Painfully, he swung down out of the saddle which had carried him nowhere for so long. Courage looked at his knight pitifully through rivlets of wet mane. Both were sore beyond bearing.

Richard reached into the saddle bag and pulled the last leftover apple. Patting courage he offered the food, but the horse would have none of it in this season. Dropping the withered fruit, the knight embraced his steed and began to cry.

Still sobbing, he stood back a little ways and drew his sword. The rain ran in streams from the steely blade. Composing himself with the last warmth he could find, Sir Richard held his steed which had so long bore him and kissing him, stepped back and thrust the steely spike into Courage's heart.

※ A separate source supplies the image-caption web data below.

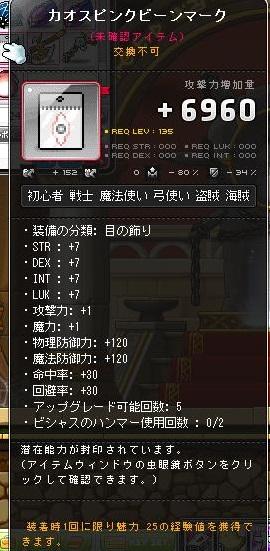Maple140504_153635.jpg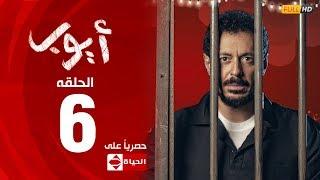 مسلسل أيوب بطولة مصطفى شعبان – الحلقة السادسة (6) | (Ayoub Series(EP6
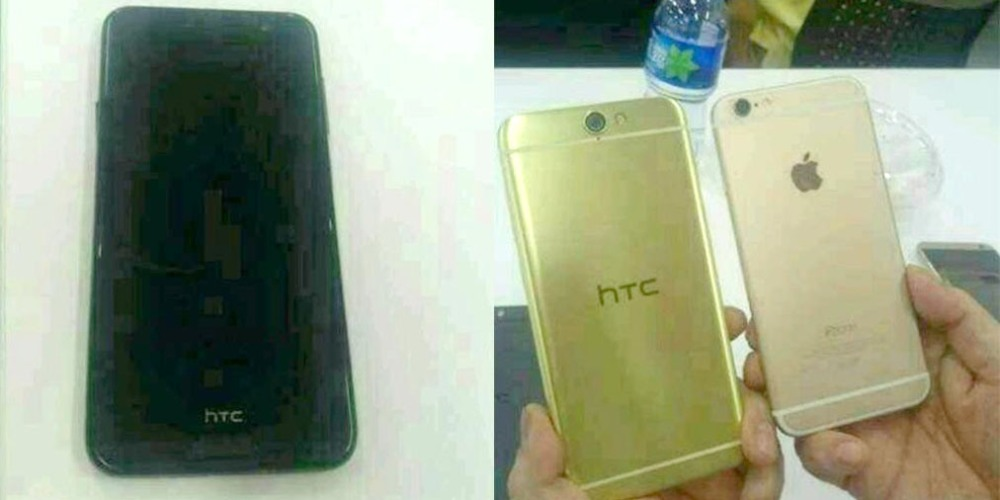 """Last month's """"HTC One A9"""" leak"""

And there on the swampy river bank Courage died. Richard, in his grief, turned to a large stone nearby and raised his sword in anger at this own deed. But he stopped. He lowered the blade and wedged it between two rocks and putting his weight into it, snapped the blade and discarded the hilt.

That's gone too.

The knight then proceeded to shuck off his damp vestments, quit his crying and arm himself cap-a-pie' (head to foot). Once dressed in clothes of steel, he took one last look toward where the road had been and where his camp had stood. Nothing remained in the gloom to ever show he had this way been. Nothing.

Turning to the river, Sir Richard stepped down the bank, slipping and falling on the muddy bank. Picking himself painfully up from the sucking grime, he stepped into the swollen river.

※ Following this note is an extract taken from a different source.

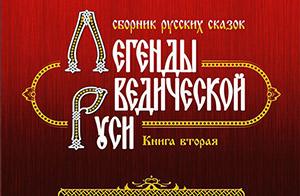 legendy-vedicheskoy-rusi-kniga-vtoraya-sbornik-russkikh-skazok-marina-shkolnikova-georgiy-sidorov-miniatura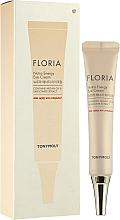 Düfte, Parfümerie und Kosmetik Nährende und feuchtigkeitsspendende Augenkonturcreme mit Arganöl und Saflorextrakt - Tony Moly Floria Nutra Energy Eye Cream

Step by step. Slowly but with purpose. The weight of the armor helped to keep him from being swept away though it also meant lifting each foot was a terrible fight. But purposefully he kept going.

Just before the river had risen to his helm, he took one last breath and began to move (it could not be called running) as fast as he could into deeper water. After a dozen or so steps, he could no longer hold his breath and exhaling, gasped for air. Of course all his lungs received was water.

'Twas thoughtful of him to take that last deep breath to move himself out into the current. For with the onset of drowning the knight's reactions were of course to move to save himself, but it was too late.

His last action before drowning was, by force of will, to turn himself so that he was facing the far bank rather than to pass from this world with his back foremost.

FINISHED

In that moment when I envision drowning, I had a further vision too and so perhaps it is a beginning as well...

Awakening in a damp grotto was a new experience for Richard. And this place was no ordinary cave! Here, amid the bright torchlight, were paintings of many sizes and colors but all had one thing in common. They were all portraits. And they were all people he had known.

Taking a candle, and walking barefoot across the carpeted floor, he gazed in amazement at the vast number of people. Some men, mostly women; some smiling, some crying. And here and there an empty frame or a frayed edge. And then there was the first portrait he found slashed.

It was lying against the wall rather than hung. The frame itself was broken and the tatters of the image hung loose. It was Janet, who gave him his first book of heraldry and his first taste of love. She was holding a cup long emptied.

And there in a solid frame, well maintained, was a portrait of his ex-lady-wife, much dusty and muddied with but a few, though major, gashes.

And then the beautiful "le dame". Her face still glowing from the canvas though it be pierced with a thousand small cuts.

But all these he passed on by until he came to an opening where he walked out into the spring light and there, near the cave mouth was a lake. And at the near shore lay a dock and there rode a small boat.

Sir Richard walked out upon the dock and saw the boat and knew that it was good. And so he stepped aboard and cast off the lines. And as the gentle breeze picked up and shook loose the sail and his simple tunic, he smiled to think of the vessel's name..."P".